You can find Denise Korn’s touch all over town. Celebrating its 25th anniversary this year, Korn Design is a brand strategy and design firm focused on hospitality, lifestyle and culture projects in Boston and across the country. Locally, principal Korn and partner Javier Cortés have helped shaped the look of everything from the logo for Boston Ballet and posters for the Huntington Theatre Company to the Hotel Commonwealth’s recent renovations, the Eddy luxury apartments in Eastie and the Pru’s current repositioning and rebranding. One such project Korn was particularly excited about was opening the Envoy Hotel in the Seaport in spring of 2015. “I think because it’s kind of this convergence of huge demand for an independent, exciting hospitality product in the Boston market and this whole migration of creative industry and innovation moving down to the Seaport,” she explains. “We named it the Envoy very, very purposefully, because it’s a beacon of what lies ahead.”

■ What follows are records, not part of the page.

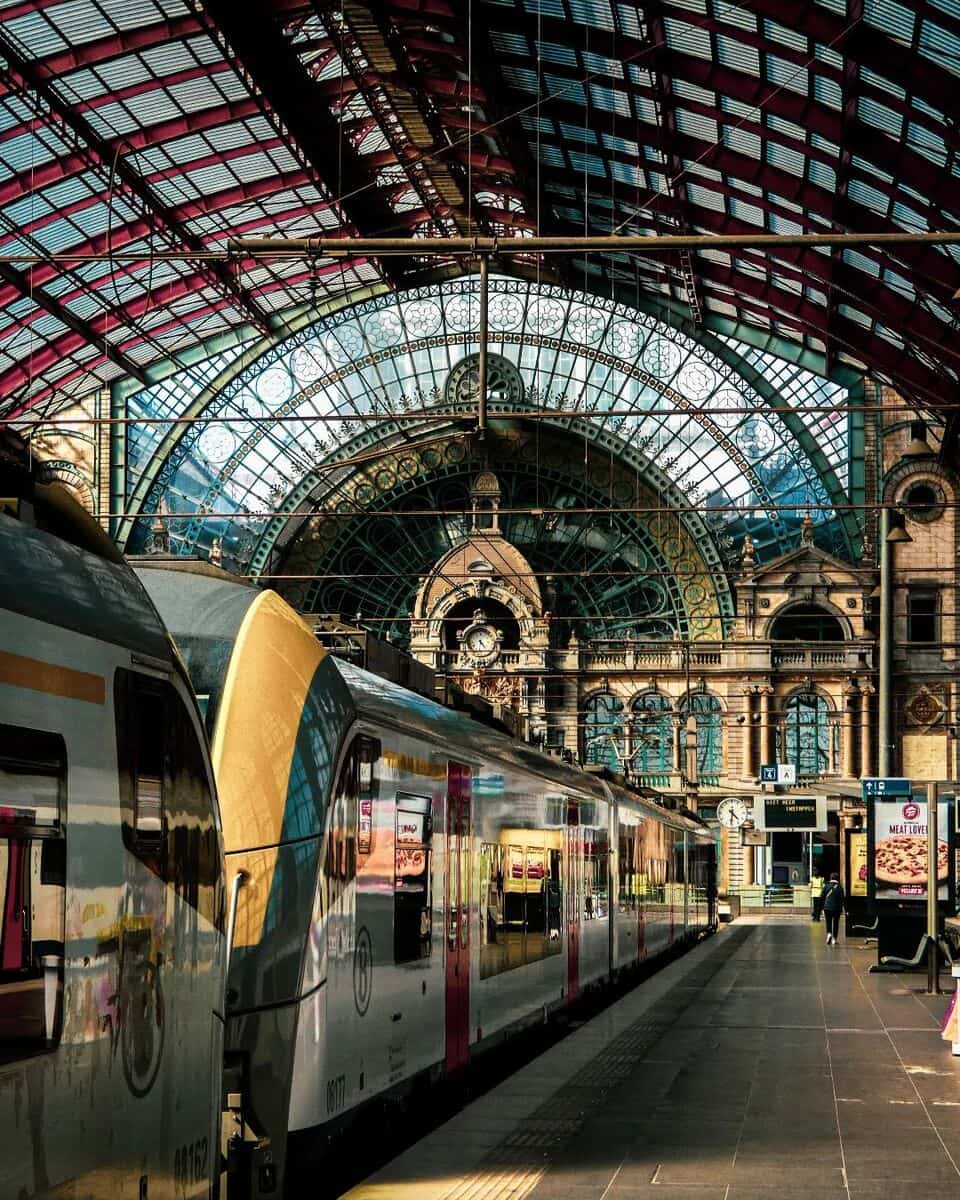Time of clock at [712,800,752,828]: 4:31
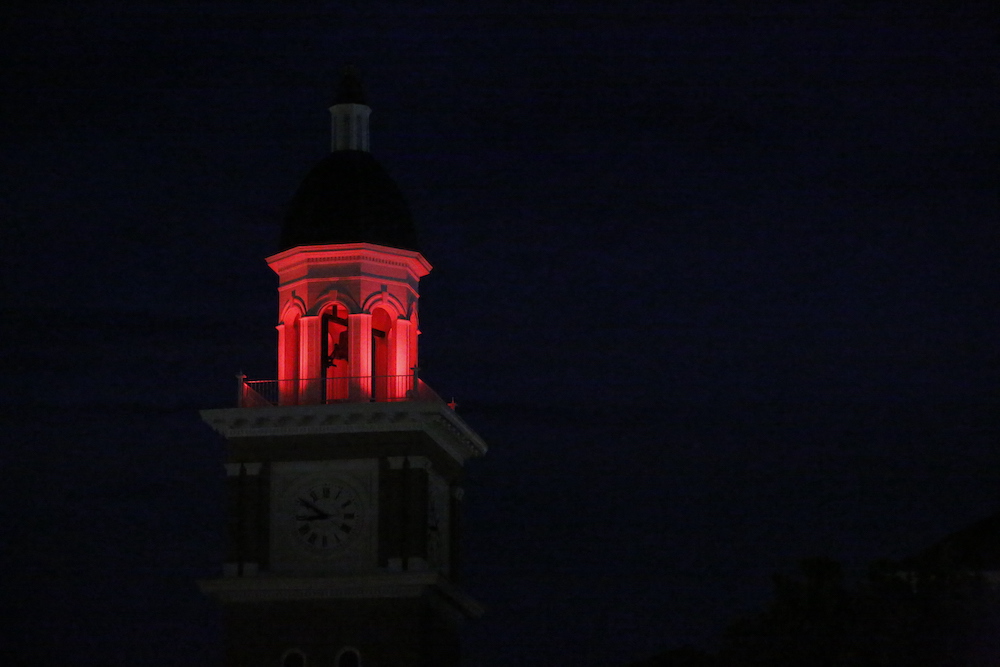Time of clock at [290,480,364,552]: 8:50
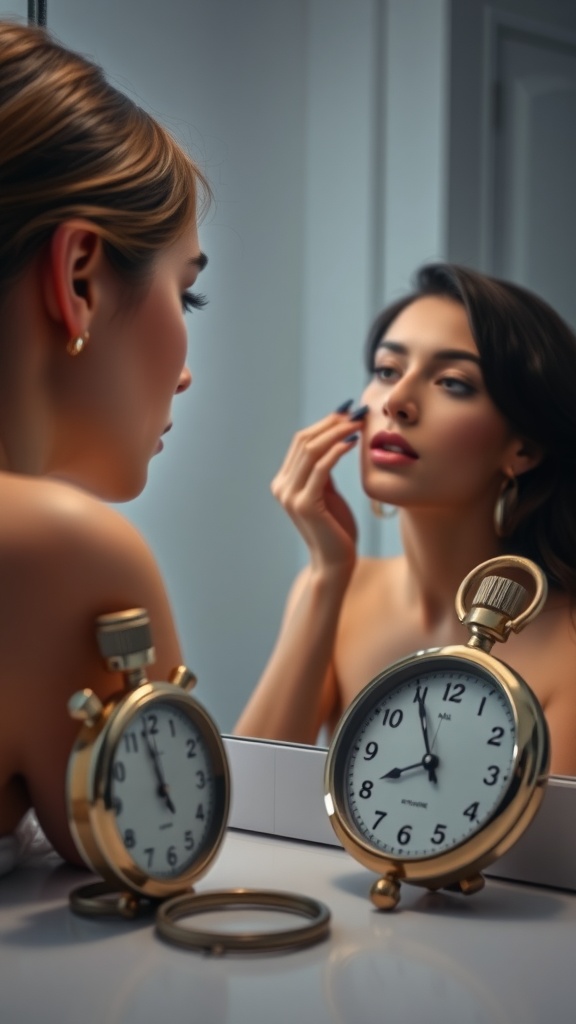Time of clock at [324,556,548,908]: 7:54
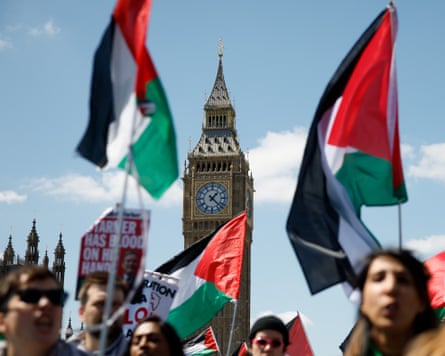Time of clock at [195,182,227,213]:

As for what lies ahead for Korn Design, Korn says she’s excited about working on the residences at the forthcoming One Dalton, which is set to be the highest residential tower in New England. “The architecture is very respectful of the context, and it really just puts Boston on the map,” Korn says. “It’s going to be a huge marker and have a huge impact, in a beautiful way, on the skyline here.” She’s also made a major impact through her 14-year-old nonprofit, Youth Design, which provides urban teens with mentorships, training and paid summer jobs in design. “I don’t like to call it a nonprofit. I really think it’s a platform for change, and I really wish we could tap into these incredible points of view more, these visionaries who are unfettered by all the stuff we’re held back by,” Korn says. “I learn a lot from them and from the teachers who are leading these urban high schools. I find it to be very inspirational, and I take it with me into my day job.”

Who influenced you?

“My dad. He’s a first-generation immigrant from Eastern Europe. He taught me how to be scrappy, inventive and fearless. I think what they’d call him now is disruptive. [Laughs] … He’s a pretty well known orthodontist—he worked on Newbury Street for decades. He was this holistic guy who didn’t really believe in surgery; he was always thinking outside the box. But I always felt like he was a frustrated architect or something. When you’re an immigrant kid, and you’re a first-generation college-goer, you’re expected to become a doctor or a lawyer, so he did that. But he probably could have been an architect.”